Проклятием и тормозом Нотовича было то, что он непременно хотел быть писателем. Писателем-философом, писателем-публицистом, писателем-драматургом. Другие издатели не столь требовательны. Их влечет не литературная популярность, не поклонение чуткой к таланту молодежи, часто хватающей сослепу наживку накладной искренности, -- а подписная касса и касса объявлений. Они глубоко равнодушны к тому, знают ли их читатели, лишь бы росла подписка. И такие пухнут и наливаются жиром. Нотович, останься он только издателем, пожалуй, и по сей день, если бы и не занимал места славного потомка Гуниади-Яноса и жены его Апенты на кормах у русской читающей публики, то все-таки жил бы на покое, безмятежно и обеспеченно. Но ему не давали спать чужие лавры. Он хотел быть вторым Сувориным прогрессивного лагеря. Суворин -- писатель, и Нотовичу нужна такая этикетка. Алексей Сергеевич написал Татьяну Репину -- и Нотовичу понадобились вызовы и аплодисменты восхищенных читателей. Редактор "Нового Времени" засел в свой театральный комитет, и Осип Константинович туда же. Что он пережил и на какие шаги ни решался, лишь бы поставить свою пьесу, самое имя которой завзятые театралы великодушно забыли. А между тем сам Нотович, труня над собою, рассказывал мне:
-- Я с младых ногтей драматург.
-- ?
-- Еще бы: тринадцати лет (кажется, в Таганроге) я написал благороднейшую драму с еще небывалым трагическим эффектом. Оскорбленная героиня стреляет в обольстительного злодея из пистолета, и у того на лбу мгновенно появляется красная надпись: "Подлец".

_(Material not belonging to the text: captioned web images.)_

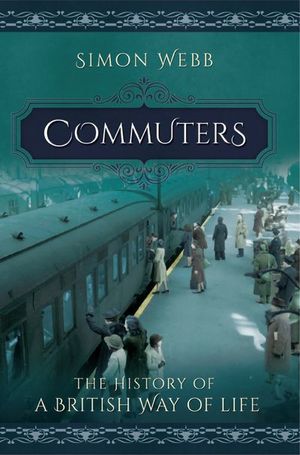 Buy Commuters at Amazon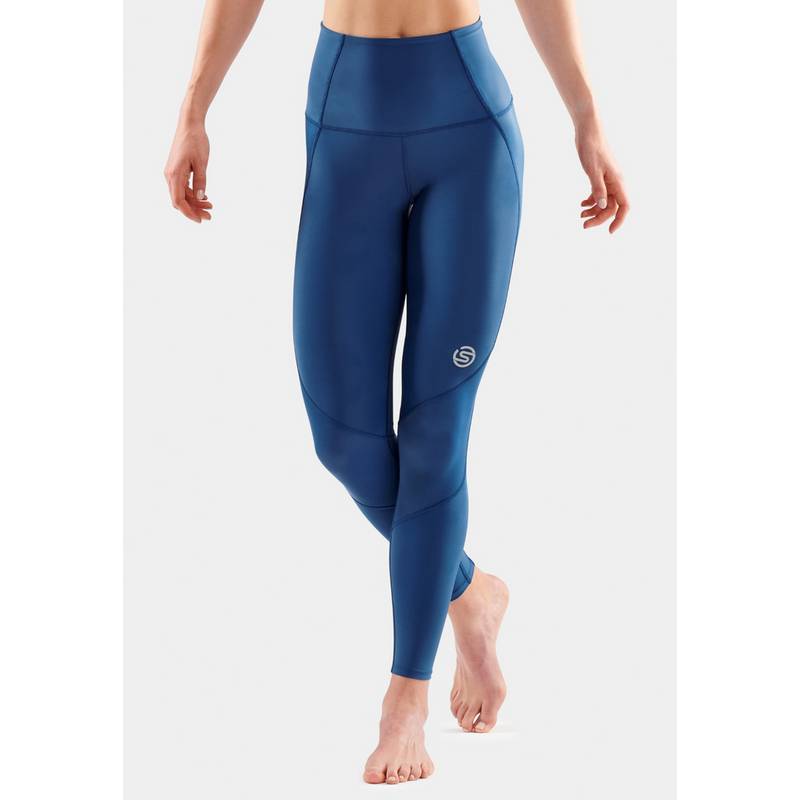 Skins S3 Skyscraper Tights Damen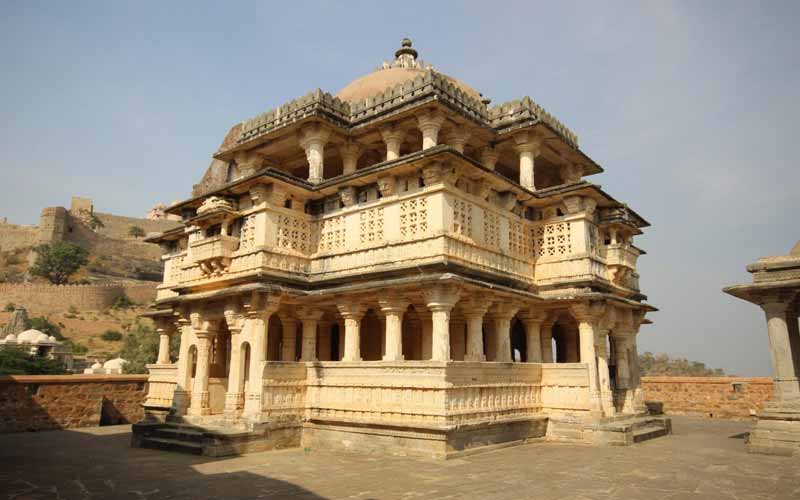 Vedi Temple kumbhalgarh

Сколько он утратил симпатий и уважения от людей, искренно к нему расположенных, гоняясь за благоприятными отзывами о своей книге, о своей пьесе! Корреспонденты его были поголовно мобилизованы.
-- Что он себе думает? Стану я по четыре коп. за строчку писать о его философии...
И одесский представитель "Новостей" заканчивал:
-- По крайней мере, по шести! И извозчик в театр и обратно на его пьесу.
Он перебелил Виктора Гюго "Отверженных" для театра. Покойная Комиссаржевская была удивительна в Козетте. Ее успех -- потрясающий -- Нотович записал в свой приход и, весь овеянный горделивыми мечтами, восторженно говорил мне:
-- Если бы она была моей женой! Мы с ней перевернули бы сцену.
-- Вверх ногами? -- ядовито заметил Вл. Ос. Михневич, глядя на него поверх очков.
-- Не все такие бездарные, как вы! -- обозлился Осип Константинович. -- Вот Василий Иванович (я) вчера аплодировал, как сумасшедший, Вере Федоровне.
-- За то, что она поправила автора...
Нотович увял и долго дулся на Михневича.
Осип Константинович, впрочем, был не злопамятен. Он потом сам смеялся над собою... чтобы не смялись другие!..
Один из ныне здравствующих последних могикан-шестидесятников на мой вопрос, что его не видать в редакции:
-- Не могу-с!
-- И ничего нам не даете.
-- И не дам пока... Выжду.
-- Почему?
-- Да маркиз сейчас всучит мне "немножко философии" для отзыва.